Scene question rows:
_ _ _

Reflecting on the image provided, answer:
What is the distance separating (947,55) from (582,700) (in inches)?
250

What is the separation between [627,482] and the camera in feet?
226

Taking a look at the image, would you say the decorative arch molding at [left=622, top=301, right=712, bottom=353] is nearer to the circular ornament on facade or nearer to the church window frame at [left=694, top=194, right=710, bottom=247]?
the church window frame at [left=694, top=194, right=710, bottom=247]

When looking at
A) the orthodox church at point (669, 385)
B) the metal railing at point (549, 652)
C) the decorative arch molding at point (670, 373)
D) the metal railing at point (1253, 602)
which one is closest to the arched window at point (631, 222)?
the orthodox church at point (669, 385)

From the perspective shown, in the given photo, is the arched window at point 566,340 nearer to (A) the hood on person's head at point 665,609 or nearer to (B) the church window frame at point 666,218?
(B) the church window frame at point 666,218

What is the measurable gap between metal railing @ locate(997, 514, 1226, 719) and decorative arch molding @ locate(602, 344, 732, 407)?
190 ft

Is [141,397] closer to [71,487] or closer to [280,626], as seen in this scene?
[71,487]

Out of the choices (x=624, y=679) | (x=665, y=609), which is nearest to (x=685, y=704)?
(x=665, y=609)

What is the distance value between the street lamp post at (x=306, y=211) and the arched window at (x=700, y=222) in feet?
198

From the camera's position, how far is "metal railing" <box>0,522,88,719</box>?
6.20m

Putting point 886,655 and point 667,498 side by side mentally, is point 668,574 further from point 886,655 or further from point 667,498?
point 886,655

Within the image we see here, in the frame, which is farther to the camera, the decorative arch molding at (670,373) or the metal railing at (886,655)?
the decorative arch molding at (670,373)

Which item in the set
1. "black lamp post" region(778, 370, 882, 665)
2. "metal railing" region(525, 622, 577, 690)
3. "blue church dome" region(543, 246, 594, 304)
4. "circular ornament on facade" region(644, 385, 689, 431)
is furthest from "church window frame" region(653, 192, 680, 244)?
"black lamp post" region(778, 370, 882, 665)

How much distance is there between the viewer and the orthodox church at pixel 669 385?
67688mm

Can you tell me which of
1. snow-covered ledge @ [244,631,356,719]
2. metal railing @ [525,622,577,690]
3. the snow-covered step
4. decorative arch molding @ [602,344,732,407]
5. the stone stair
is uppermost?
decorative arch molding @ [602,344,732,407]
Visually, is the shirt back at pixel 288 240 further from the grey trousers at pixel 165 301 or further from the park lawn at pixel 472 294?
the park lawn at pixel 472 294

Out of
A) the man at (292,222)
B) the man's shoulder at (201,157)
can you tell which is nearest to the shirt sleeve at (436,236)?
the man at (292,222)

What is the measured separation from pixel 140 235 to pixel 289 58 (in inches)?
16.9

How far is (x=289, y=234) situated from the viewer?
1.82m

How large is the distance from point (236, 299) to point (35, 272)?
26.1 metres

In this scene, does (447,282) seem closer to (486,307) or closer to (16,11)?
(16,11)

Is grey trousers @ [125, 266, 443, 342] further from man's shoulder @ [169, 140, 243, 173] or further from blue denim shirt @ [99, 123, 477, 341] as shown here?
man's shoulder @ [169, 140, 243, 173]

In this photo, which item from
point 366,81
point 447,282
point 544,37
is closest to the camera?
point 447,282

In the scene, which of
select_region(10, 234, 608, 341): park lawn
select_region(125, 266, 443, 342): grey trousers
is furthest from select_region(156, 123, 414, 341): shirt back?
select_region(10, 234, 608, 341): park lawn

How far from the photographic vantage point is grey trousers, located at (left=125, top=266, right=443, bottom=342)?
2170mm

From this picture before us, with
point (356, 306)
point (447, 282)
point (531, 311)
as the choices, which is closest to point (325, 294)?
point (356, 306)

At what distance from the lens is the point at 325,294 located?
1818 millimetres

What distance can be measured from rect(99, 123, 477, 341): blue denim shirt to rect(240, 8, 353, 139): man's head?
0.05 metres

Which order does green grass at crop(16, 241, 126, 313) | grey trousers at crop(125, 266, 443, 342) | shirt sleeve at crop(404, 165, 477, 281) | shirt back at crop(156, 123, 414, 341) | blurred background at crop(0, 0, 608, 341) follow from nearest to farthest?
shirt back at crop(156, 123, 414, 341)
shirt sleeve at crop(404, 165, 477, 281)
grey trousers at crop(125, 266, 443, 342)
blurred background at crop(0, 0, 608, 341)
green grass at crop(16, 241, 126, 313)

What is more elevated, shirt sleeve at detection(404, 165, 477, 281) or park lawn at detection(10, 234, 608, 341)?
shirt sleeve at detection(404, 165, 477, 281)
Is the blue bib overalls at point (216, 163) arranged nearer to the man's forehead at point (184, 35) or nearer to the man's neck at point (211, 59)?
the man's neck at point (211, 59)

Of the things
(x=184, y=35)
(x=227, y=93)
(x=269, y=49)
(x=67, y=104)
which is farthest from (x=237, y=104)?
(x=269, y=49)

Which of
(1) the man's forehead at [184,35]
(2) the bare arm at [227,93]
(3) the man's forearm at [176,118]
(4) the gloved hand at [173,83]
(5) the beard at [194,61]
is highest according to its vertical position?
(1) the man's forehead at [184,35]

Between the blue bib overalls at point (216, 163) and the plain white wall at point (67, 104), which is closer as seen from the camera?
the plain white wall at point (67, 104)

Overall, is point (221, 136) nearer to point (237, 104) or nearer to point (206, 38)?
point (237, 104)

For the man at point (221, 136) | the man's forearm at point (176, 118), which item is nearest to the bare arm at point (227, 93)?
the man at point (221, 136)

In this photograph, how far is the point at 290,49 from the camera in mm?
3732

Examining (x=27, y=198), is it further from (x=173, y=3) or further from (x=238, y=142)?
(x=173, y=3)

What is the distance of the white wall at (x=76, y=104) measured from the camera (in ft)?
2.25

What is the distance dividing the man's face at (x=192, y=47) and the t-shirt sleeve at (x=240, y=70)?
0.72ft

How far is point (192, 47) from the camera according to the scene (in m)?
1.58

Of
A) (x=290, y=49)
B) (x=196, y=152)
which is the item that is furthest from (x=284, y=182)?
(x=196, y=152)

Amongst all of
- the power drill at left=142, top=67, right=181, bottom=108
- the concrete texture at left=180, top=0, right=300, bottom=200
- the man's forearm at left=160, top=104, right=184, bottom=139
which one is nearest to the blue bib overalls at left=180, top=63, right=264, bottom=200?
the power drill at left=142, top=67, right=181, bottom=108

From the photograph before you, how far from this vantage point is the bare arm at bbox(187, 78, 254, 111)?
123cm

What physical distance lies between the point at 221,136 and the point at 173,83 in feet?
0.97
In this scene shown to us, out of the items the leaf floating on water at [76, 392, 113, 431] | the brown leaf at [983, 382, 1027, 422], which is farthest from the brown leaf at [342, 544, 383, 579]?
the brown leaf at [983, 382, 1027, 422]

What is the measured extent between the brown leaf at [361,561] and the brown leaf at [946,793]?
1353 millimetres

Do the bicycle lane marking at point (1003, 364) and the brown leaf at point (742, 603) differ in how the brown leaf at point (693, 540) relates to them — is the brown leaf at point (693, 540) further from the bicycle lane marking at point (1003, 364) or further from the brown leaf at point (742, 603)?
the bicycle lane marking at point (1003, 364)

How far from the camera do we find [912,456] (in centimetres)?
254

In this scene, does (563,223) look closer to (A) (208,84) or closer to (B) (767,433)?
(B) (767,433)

_ _ _

**TO DO**.
Format the lines beginning with the one containing "What is the measured extent" and running through the one containing "1353 millimetres" as a Markdown table with the columns Row and Line, omitting blank lines.

**REPLY**.
| Row | Line |
|---|---|
| 1 | What is the measured extent between the brown leaf at [361,561] and the brown leaf at [946,793]? |
| 2 | 1353 millimetres |